Differential Regulation Of Stimulated Glucose Transport By Free Fatty Acids And Ppar Alpha Or -Delta Agonists In Cardiac Myocytes

Asrih M, Lerch R, Papageorgiou I, Pellieux C, Montessuit C. Differential regulation of stimulated glucose transport by free fatty acids and PPAR alpha or -delta agonists in cardiac myocytes. Am J Physiol Endocrinol Metab 302: E872-E884, 2012. First published January 31, 2012; doi: 10.1152/ajpendo.00427.2011.-Stimulation of glucose transport in response to insulin or metabolic stress is an important determinant of cardiac myocyte function and survival, particularly during ischemia-reperfusion episodes.

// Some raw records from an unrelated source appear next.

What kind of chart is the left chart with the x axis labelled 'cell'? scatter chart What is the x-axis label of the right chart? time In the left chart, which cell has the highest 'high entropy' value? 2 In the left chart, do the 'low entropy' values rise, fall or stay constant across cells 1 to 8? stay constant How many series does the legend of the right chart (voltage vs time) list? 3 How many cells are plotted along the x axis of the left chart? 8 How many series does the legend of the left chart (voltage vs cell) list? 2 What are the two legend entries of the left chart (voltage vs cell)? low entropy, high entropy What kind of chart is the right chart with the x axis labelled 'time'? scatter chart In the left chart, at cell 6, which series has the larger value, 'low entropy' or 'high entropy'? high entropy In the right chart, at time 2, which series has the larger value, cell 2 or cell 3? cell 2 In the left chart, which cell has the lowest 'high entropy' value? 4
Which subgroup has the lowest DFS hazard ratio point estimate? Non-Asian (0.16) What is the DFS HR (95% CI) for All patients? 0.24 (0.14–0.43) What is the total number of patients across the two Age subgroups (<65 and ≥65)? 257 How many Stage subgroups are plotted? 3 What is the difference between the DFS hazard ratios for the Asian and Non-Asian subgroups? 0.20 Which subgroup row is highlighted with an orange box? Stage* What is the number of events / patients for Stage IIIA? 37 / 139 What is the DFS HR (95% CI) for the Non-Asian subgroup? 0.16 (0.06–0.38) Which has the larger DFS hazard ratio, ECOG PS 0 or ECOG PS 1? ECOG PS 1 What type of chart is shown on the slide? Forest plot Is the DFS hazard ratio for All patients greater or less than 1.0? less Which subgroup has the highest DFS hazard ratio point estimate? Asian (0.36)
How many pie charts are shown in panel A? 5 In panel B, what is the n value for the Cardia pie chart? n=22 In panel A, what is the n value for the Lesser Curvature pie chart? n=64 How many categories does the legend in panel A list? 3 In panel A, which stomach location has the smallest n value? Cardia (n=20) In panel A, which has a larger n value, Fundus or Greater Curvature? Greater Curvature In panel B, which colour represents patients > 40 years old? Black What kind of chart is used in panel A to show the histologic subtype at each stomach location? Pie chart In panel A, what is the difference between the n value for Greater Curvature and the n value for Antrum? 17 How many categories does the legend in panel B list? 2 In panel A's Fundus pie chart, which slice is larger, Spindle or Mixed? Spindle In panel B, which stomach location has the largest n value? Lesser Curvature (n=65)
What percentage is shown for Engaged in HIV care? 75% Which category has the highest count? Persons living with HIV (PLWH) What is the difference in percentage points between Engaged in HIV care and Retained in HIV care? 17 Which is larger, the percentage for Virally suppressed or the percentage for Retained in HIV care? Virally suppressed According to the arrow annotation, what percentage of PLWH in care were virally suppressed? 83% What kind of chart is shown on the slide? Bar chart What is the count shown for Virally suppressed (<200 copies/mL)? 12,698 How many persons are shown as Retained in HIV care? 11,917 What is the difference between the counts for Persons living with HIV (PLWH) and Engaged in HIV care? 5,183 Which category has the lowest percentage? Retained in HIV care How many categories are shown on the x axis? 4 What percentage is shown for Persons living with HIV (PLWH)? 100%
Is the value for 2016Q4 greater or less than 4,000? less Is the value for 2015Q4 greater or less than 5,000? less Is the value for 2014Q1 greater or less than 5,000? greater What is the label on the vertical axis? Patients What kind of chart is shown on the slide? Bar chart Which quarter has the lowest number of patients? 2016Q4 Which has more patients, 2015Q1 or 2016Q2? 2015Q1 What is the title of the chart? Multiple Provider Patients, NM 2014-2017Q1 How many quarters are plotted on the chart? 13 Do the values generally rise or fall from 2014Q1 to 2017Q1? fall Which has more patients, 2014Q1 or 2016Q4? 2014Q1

The impact of dyslipidemia and its consequence PPAR activation on stimulated glucose transport in cardiac myocytes remains unknown. Isolated adult rat cardiac myocytes were chronically exposed to free fatty acids (FFA) or PPAR agonists. Insulin-(ISGT) and oligomycin-stimulated glucose transport (OSGT) and related cell signaling were analyzed. Exposure of cardiac myocytes to FFA reduced both ISGT and OSGT. Exposure to either PPAR alpha or PPAR delta agonists, but not to a PPAR gamma agonist, reduced ISGT but not OSGT and increased fatty acid oxidation (FAO). The reduction in ISGT was associated with impaired insulin signaling and, in the case of PPAR stimulation, overexpression of SOCS-3, a protein known to hinder proximal insulin signaling. In contrast, the reduction of OSGT could not be explained by a reduced activity of the cellular energy-sensing system, as assessed from the maintained phosphorylation state of AMPK. Inhibition of FAO at the level of mitochondrial acylcarnitine uptake restored OSGT but not ISGT. Seemingly paradoxically, further stimulation of FAO with PPAR alpha or PPAR delta agonists also restored OSGT but not ISGT. Together, these results suggest that inhibition of OSGT occurs downstream of energy gauging and is caused by some intermediate(s) of fatty acid oxidation, which does not appear to be acylcarnitines. The results indicate that the mechanisms underlying FFA-mediated inhibition of ISGT and OSGT differ remarkably.